- 4 very, very ripe Kumato tomatoes
- 1/2 teaspoon Kosher salt
- 1/4 teaspoon red pepper flakes
- 1 sprig thyme
- 500 grams horseradish root, peeled and sliced fine
- 225 grams distilled white vinegar
- 200 grams water
- 1.5 ounces vodka or pepper vodka
- 1 teaspoon preserved horseradish
- 5.5 ounces tomato base (herbs removed)
- 1/4 teaspoon Worcestershire sauce
- 3/4 teaspoon Calabrian chili paste
- 1/4 teaspoon red wine vinegar
- 3 super tiny leaves basil
- 1 wedge English cucumber (about 4-inches long)
- Olive oil, as needed
- Black pepper, as needed
For the tomato base, grate the tomatoes using the coarse side of a box grater into a mixing bowl.
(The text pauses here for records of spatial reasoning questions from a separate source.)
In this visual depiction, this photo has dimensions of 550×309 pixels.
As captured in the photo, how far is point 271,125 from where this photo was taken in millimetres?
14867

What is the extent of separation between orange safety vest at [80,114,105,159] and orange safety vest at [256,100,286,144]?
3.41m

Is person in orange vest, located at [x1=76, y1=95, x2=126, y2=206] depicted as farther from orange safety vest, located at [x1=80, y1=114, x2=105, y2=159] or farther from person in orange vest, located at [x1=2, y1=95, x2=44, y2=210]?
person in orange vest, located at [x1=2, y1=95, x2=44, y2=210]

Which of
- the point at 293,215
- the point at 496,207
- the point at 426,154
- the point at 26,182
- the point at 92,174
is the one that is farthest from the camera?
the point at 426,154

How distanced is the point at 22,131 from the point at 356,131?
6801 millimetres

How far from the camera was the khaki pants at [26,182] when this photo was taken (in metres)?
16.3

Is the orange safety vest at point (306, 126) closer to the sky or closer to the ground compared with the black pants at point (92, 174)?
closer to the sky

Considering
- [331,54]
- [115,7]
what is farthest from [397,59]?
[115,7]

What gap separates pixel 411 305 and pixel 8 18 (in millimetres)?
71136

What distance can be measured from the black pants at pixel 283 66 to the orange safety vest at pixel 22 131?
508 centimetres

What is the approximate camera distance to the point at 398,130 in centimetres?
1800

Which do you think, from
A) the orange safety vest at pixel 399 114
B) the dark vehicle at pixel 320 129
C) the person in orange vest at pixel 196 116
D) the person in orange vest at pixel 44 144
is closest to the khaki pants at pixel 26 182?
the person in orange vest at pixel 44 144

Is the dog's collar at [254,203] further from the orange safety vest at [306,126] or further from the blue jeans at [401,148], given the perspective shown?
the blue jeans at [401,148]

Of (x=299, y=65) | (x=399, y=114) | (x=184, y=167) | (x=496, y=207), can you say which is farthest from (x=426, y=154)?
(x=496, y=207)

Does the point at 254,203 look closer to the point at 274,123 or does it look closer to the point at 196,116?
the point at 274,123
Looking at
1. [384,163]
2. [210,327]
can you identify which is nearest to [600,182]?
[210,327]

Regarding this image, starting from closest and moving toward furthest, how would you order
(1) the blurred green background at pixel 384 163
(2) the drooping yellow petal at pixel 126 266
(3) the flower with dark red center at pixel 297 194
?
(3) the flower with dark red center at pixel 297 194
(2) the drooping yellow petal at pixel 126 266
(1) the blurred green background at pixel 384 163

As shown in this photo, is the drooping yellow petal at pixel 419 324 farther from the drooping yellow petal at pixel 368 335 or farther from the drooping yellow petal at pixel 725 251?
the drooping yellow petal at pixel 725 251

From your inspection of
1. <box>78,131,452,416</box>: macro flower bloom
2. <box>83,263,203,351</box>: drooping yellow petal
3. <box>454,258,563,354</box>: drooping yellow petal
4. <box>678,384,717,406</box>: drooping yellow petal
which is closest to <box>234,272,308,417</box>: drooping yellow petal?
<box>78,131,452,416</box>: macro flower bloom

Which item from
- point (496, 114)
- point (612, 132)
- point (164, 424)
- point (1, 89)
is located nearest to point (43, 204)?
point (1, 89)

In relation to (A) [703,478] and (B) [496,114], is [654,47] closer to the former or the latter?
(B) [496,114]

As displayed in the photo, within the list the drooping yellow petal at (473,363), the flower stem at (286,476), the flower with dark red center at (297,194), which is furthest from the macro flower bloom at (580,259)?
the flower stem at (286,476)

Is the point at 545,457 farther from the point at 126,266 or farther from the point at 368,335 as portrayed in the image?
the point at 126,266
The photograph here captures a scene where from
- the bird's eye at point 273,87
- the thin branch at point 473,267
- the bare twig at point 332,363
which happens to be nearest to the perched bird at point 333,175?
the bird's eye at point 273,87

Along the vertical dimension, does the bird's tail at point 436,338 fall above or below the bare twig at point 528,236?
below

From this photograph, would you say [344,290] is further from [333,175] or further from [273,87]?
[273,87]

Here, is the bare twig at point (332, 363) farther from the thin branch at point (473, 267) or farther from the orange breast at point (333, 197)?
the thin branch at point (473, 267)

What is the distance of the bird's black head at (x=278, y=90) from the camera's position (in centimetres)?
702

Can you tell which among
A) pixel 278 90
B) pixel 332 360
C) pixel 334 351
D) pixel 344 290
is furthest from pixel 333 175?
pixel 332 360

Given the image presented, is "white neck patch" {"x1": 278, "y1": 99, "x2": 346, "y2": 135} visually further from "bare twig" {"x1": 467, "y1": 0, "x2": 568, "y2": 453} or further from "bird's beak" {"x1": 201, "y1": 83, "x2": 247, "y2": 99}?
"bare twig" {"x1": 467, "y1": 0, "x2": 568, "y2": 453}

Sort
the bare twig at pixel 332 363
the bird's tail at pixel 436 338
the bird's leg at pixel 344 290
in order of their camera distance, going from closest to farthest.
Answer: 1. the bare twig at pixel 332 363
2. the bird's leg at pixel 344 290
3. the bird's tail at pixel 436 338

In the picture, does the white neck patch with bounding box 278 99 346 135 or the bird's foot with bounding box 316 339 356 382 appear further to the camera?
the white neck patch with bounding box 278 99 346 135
Add the rest of the ingredients to the bowl and let sit for 3 hours. Reserve.
Combine all ingredients for the horseradish in a blender. Purée until very smooth. Add more water if necessary; it should be just covered with liquid. Taste for seasoning—it should taste very strong.
Mix the cocktail ingredients together and pour over ice. Serve with garnishes.